» What the task requires:
Transcribe all of the records word for word, but omit the pictures.

Image-based spatial reasoning data:
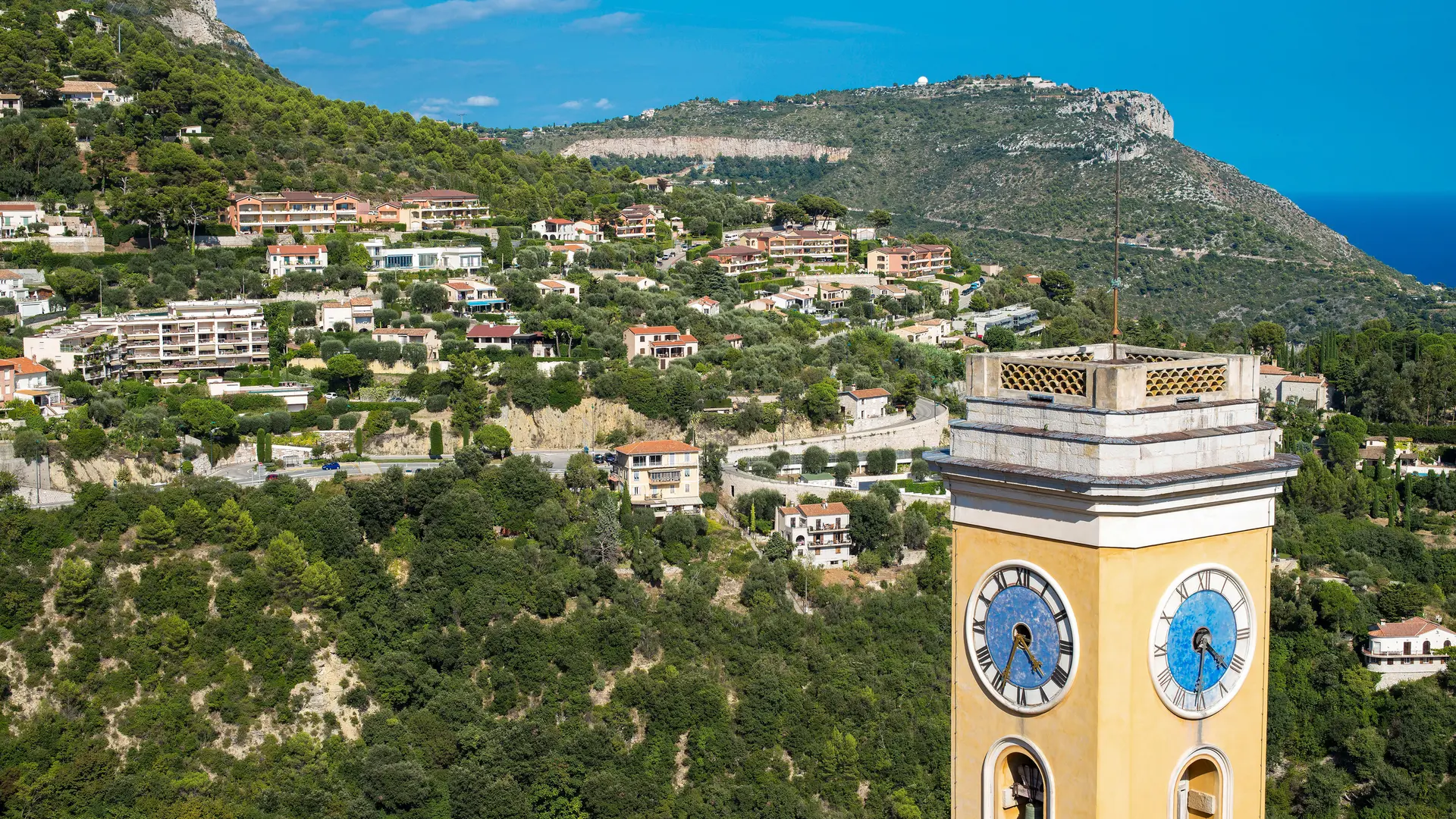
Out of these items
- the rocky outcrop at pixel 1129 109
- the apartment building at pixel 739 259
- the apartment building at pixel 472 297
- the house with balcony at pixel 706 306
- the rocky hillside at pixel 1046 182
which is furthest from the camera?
the rocky outcrop at pixel 1129 109

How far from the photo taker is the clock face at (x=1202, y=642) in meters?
4.56

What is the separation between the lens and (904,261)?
55844 mm

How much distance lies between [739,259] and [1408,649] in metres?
28.2

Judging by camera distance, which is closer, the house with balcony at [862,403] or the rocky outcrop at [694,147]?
the house with balcony at [862,403]

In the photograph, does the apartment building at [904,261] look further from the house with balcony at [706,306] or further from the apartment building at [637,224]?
the house with balcony at [706,306]

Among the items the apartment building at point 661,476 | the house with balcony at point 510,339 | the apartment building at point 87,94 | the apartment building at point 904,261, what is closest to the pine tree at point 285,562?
the apartment building at point 661,476

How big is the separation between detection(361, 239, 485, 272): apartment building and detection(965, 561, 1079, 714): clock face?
134 ft

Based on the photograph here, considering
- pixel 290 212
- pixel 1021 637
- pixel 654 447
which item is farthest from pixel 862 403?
pixel 1021 637

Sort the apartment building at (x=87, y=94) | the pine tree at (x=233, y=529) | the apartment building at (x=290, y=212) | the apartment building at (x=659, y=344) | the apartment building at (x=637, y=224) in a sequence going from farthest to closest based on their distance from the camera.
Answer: the apartment building at (x=637, y=224) → the apartment building at (x=87, y=94) → the apartment building at (x=290, y=212) → the apartment building at (x=659, y=344) → the pine tree at (x=233, y=529)

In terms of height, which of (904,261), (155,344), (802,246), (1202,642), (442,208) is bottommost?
(1202,642)

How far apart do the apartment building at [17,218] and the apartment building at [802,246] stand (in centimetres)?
2519

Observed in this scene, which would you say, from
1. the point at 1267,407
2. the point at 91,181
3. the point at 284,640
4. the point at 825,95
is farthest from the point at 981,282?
the point at 825,95

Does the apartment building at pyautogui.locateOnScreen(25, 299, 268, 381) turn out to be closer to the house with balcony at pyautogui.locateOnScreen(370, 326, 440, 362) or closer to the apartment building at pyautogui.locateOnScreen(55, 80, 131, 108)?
the house with balcony at pyautogui.locateOnScreen(370, 326, 440, 362)

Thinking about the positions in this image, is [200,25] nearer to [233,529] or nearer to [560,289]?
[560,289]
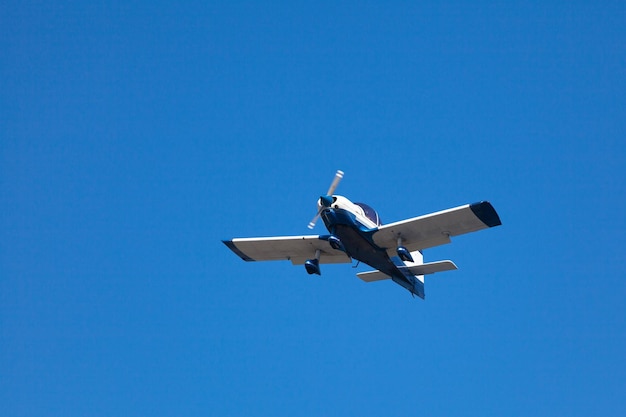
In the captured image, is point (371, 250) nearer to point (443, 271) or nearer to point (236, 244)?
point (443, 271)

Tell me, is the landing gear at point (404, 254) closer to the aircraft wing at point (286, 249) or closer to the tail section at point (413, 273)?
the tail section at point (413, 273)

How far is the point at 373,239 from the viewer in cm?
2956

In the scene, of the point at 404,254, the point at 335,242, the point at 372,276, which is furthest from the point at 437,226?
the point at 372,276

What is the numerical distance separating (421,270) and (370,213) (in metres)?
2.95

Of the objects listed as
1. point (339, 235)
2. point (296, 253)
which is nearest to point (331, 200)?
point (339, 235)

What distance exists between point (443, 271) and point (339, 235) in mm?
4011

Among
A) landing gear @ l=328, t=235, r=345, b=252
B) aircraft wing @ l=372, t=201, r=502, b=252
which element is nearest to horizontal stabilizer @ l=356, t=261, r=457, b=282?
aircraft wing @ l=372, t=201, r=502, b=252

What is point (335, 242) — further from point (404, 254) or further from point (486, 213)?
point (486, 213)

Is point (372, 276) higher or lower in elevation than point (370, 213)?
lower

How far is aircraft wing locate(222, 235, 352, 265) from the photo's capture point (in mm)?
31594

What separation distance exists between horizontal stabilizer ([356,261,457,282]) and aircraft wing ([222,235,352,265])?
90 centimetres

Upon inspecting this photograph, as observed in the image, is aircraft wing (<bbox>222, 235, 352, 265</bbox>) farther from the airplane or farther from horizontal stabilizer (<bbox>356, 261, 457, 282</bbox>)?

» Answer to this problem:
Out of these items
- the rocky outcrop at pixel 1129 109
- the apartment building at pixel 739 259
- the apartment building at pixel 472 297
- the house with balcony at pixel 706 306
- the rocky hillside at pixel 1046 182
which is furthest from the camera?
the rocky outcrop at pixel 1129 109

How far from the photo taker is the clock face at (x=1202, y=642) in meters?
4.56

What is the separation between the lens and (904,261)?
55844 mm

How much distance lies between [739,259] and [1408,649] in metres?
28.2

Judging by camera distance, which is closer, the house with balcony at [862,403] or the rocky outcrop at [694,147]?
the house with balcony at [862,403]

In the photograph, does the apartment building at [904,261] look further from the house with balcony at [706,306] or further from the apartment building at [637,224]?
the house with balcony at [706,306]

Among the items the apartment building at point 661,476 | the house with balcony at point 510,339 | the apartment building at point 87,94 | the apartment building at point 904,261, what is closest to the pine tree at point 285,562?
the apartment building at point 661,476

How big is the separation between detection(361, 239, 485, 272): apartment building and detection(965, 561, 1079, 714): clock face?
134 ft

Based on the photograph here, considering
- pixel 290 212
- pixel 1021 637
- pixel 654 447
which item is farthest from pixel 862 403?
pixel 1021 637

Sort the apartment building at (x=87, y=94) | the pine tree at (x=233, y=529) | the apartment building at (x=290, y=212) | the apartment building at (x=659, y=344) | the apartment building at (x=637, y=224) in a sequence going from farthest to closest based on their distance from the camera.
Answer: the apartment building at (x=637, y=224) → the apartment building at (x=87, y=94) → the apartment building at (x=290, y=212) → the apartment building at (x=659, y=344) → the pine tree at (x=233, y=529)

In terms of height, which of (904,261), (155,344), (802,246), (1202,642), (442,208) is bottommost?
(1202,642)

How far apart do the apartment building at [17,218] and the apartment building at [802,246] stand (in centimetres)?
2519

Observed in this scene, which would you say, from
1. the point at 1267,407
2. the point at 91,181
3. the point at 284,640
4. the point at 825,95
is farthest from the point at 981,282?
the point at 825,95

Does the apartment building at pyautogui.locateOnScreen(25, 299, 268, 381) turn out to be closer to the house with balcony at pyautogui.locateOnScreen(370, 326, 440, 362) or closer to the apartment building at pyautogui.locateOnScreen(55, 80, 131, 108)?
the house with balcony at pyautogui.locateOnScreen(370, 326, 440, 362)

Thinking about the positions in this image, is [200,25] nearer to [233,529] or nearer to [560,289]?
[560,289]
In the captured image, is point (371, 250) nearer to point (443, 271) or nearer to point (236, 244)?
point (443, 271)

Tell me, is the landing gear at point (404, 254) closer to the aircraft wing at point (286, 249) or closer to the tail section at point (413, 273)?
the tail section at point (413, 273)

How far is the point at 373,239 from the viewer in cm?
2956

In the scene, of the point at 404,254, the point at 335,242, the point at 372,276, which is furthest from the point at 437,226?
the point at 372,276

What is the numerical distance separating (421,270) and (370,213) (in metres)?
2.95

Of the objects listed as
1. point (339, 235)
2. point (296, 253)
which is nearest to point (331, 200)?
point (339, 235)

What distance exists between point (443, 271) and point (339, 235) in mm?
4011

Among
A) landing gear @ l=328, t=235, r=345, b=252
B) aircraft wing @ l=372, t=201, r=502, b=252
which element is nearest to horizontal stabilizer @ l=356, t=261, r=457, b=282?
aircraft wing @ l=372, t=201, r=502, b=252

What is point (335, 242) — further from point (404, 254) or further from point (486, 213)?
point (486, 213)

Is point (372, 276) higher or lower in elevation than point (370, 213)?
lower

How far is aircraft wing locate(222, 235, 352, 265) from the photo's capture point (in mm)?
31594

What separation distance exists between horizontal stabilizer ([356,261,457,282]) and aircraft wing ([222,235,352,265])?
90 centimetres

Upon inspecting this photograph, as observed in the image, is aircraft wing (<bbox>222, 235, 352, 265</bbox>) farther from the airplane or farther from horizontal stabilizer (<bbox>356, 261, 457, 282</bbox>)?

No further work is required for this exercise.